Monday, March 15, 2010

(Re)performing performance

Marina Abramović's retrospective at MoMA shows about 50 works that span the four-decade prolific career of the performance art goddess. The intensity in the galleries is mind-blowing. As you walk through, you see distorted faces, screaming mouths, bones, blood, and (real) flesh. I'm awestruck by the fact that many of these pieces were actually performed originally in the 1970s. Now we are in a new millennium, and they still seem pretty radical to many people, especially in a museum setting.

The major "oddballs" are the live naked people. They are there to reperform Abramović's works as "an endeavor to transmit the presence of the artist and make her historical performances accessible to a larger audience." I see no problem in nudity. The one thing that makes me wonder is whether the idea of "recreating performance art" can really preserve the authenticity of the original work. I think a good way to figure this out is to look back and see what Abramović was trying to say with her original performances.

● Direction 1
Answer these about the post on the Abramović retrospective:
(a) About how many works does the retrospective show?
(b) In what decade were many of the pieces originally performed?
(c) What does the writer call the major "oddballs"?
● Direction 2
Please quote the Abramović post between "Monday, March 15, 2010" and "a museum setting.", inclusive.

● Extracted entries
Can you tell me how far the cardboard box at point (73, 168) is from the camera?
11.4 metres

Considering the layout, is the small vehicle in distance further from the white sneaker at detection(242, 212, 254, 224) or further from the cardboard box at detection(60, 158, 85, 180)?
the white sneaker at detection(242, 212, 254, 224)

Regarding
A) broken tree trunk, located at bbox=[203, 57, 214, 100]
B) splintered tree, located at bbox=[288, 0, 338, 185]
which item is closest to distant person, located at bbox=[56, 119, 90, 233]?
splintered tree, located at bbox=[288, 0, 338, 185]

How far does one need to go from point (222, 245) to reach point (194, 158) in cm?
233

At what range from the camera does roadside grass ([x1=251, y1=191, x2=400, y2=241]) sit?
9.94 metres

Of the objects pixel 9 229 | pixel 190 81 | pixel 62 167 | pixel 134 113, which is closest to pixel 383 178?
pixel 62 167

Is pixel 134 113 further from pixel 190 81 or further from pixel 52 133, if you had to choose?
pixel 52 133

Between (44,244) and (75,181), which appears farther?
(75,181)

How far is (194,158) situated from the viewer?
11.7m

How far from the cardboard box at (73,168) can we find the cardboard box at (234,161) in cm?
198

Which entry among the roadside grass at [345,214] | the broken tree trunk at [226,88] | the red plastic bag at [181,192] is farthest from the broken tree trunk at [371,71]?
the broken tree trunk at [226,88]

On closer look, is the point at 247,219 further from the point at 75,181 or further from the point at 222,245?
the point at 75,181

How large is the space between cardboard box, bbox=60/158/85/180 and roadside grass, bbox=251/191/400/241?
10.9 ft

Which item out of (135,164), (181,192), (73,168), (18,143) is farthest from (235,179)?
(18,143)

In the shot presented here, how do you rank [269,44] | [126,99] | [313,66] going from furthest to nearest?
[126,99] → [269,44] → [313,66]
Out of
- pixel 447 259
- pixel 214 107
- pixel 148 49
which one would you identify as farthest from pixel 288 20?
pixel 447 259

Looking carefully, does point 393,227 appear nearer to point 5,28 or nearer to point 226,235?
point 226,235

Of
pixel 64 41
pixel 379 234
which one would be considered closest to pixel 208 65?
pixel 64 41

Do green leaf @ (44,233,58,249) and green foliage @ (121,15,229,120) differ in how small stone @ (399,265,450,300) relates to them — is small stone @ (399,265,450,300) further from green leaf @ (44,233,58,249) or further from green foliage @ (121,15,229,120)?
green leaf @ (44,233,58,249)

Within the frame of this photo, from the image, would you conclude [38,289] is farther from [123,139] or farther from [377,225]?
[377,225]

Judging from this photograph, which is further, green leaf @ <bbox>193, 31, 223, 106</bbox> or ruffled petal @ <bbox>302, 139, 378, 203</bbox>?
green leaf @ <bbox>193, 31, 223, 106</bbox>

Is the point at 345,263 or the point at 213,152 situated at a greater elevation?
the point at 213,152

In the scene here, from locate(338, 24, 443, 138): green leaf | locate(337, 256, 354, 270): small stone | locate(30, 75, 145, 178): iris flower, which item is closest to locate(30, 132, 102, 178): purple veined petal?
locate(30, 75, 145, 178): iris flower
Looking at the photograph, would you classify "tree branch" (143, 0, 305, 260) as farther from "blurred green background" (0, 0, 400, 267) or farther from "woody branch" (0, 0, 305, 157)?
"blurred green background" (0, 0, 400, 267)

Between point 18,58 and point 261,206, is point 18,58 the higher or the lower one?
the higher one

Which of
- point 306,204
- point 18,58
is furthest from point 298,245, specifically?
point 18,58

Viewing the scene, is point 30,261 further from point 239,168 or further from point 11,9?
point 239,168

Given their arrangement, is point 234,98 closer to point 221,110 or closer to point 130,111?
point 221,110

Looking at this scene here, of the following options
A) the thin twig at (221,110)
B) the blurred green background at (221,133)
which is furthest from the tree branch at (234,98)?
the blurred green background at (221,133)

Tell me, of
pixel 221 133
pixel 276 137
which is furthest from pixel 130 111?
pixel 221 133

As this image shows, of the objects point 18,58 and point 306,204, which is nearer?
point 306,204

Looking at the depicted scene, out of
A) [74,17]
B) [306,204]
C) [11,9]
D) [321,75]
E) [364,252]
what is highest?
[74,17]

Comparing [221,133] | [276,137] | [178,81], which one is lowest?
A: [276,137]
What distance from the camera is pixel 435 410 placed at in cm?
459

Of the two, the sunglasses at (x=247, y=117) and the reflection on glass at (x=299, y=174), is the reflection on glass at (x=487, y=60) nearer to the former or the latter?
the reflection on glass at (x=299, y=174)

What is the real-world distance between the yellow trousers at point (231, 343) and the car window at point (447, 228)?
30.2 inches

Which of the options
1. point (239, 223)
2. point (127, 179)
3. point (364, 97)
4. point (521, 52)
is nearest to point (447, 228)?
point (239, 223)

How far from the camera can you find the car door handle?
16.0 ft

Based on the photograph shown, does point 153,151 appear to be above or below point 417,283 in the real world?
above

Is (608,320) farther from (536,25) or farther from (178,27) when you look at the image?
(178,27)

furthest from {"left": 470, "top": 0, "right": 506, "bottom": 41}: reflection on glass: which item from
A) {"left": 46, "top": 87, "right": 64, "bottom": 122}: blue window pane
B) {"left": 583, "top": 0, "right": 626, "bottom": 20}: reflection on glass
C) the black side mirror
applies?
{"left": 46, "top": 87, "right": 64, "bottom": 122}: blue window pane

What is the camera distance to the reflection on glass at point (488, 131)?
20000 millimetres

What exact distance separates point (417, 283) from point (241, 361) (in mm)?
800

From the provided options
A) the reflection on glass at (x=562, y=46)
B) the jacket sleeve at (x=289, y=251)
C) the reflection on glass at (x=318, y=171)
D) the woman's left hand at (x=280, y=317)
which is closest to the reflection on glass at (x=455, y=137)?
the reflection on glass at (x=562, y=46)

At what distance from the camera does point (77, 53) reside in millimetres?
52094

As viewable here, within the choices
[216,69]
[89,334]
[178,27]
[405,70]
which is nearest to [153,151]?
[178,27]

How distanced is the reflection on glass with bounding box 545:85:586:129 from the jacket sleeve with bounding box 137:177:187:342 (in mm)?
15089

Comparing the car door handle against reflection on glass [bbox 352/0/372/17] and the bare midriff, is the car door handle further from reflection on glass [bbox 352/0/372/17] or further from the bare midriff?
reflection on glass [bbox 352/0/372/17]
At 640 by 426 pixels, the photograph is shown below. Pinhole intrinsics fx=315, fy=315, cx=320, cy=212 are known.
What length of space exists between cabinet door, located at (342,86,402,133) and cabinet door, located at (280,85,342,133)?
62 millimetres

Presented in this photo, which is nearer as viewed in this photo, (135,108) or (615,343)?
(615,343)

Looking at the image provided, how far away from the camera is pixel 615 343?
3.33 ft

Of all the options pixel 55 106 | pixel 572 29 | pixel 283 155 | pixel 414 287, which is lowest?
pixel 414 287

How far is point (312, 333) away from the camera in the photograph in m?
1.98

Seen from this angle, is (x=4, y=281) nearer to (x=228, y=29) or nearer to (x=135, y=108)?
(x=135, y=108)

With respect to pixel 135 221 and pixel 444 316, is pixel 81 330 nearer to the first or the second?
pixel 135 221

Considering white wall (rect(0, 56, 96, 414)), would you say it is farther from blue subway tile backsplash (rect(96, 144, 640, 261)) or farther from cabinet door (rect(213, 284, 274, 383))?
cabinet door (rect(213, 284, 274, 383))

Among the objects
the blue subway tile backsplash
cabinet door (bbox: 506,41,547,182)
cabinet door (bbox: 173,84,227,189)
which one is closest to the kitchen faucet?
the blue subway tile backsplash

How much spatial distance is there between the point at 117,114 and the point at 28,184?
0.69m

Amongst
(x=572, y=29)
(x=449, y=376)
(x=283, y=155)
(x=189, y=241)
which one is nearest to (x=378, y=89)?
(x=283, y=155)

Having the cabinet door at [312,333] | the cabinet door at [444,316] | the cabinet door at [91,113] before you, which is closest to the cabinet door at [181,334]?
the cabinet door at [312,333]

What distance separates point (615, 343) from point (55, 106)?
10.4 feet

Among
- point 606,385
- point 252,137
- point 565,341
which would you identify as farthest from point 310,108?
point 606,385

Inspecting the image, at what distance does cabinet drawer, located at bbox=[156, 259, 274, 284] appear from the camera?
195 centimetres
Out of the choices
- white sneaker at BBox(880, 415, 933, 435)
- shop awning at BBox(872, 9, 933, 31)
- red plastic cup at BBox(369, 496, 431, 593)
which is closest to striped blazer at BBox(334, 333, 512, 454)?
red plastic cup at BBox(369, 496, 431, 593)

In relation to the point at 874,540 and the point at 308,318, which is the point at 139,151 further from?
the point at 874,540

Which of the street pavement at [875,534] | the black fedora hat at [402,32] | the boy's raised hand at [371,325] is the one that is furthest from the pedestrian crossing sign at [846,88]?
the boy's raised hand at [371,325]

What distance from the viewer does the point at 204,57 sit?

● Exercise answer 1
(a) About 50 works.
(b) The 1970s.
(c) The live naked people.

● Exercise answer 2
Monday, March 15, 2010

(Re)performing performance

Marina Abramović's retrospective at MoMA shows about 50 works that span the four-decade prolific career of the performance art goddess. The intensity in the galleries is mind-blowing. As you walk through, you see distorted faces, screaming mouths, bones, blood, and (real) flesh. I'm awestruck by the fact that many of these pieces were actually performed originally in the 1970s. Now we are in a new millennium, and they still seem pretty radical to many people, especially in a museum setting.